### [Passage to read]
1. Notwithstanding the fact that we agree with the majority’s reiteration of the general principles which apply regarding the right of the defendant to take part in the hearing and to be informed of the charges against him, and the waiver of the right to appear (see paragraphs 58-76 of the judgment), we cannot subscribe to the manner in which the judgment applies these principles to the instant case.

2. Let us recall the facts.

First of all, the applicant was informed that the appeal hearing had been set down for 3 November 2000. However, at no point was he informed of any requirement to state his intention of taking part in the hearing. The letter entitled “Notice to appear in appeal proceedings before the court sitting in private” simply stated that “appellants may, up to five days before the hearing and through the intermediary of [their] lawyers, examine at the registry the records and documents and ... make a copy of and consult them ...”.

### [Provided data]
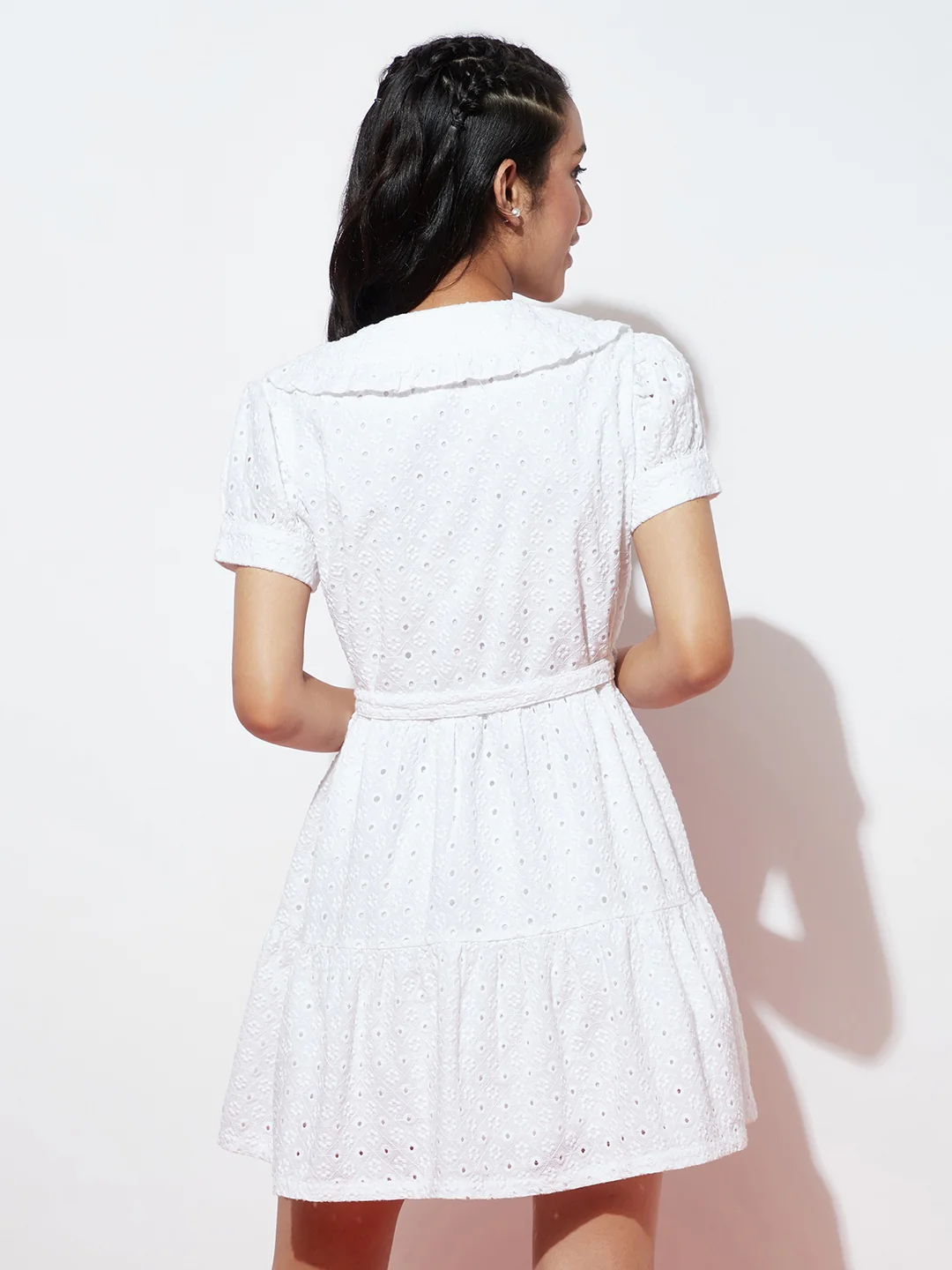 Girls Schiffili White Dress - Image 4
...
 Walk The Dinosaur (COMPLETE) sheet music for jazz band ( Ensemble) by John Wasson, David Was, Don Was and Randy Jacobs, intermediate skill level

### [Problem details]
In the opinion excerpt, what date was the applicant told the appeal hearing had been set for?

### [Exercise output]
3 November 2000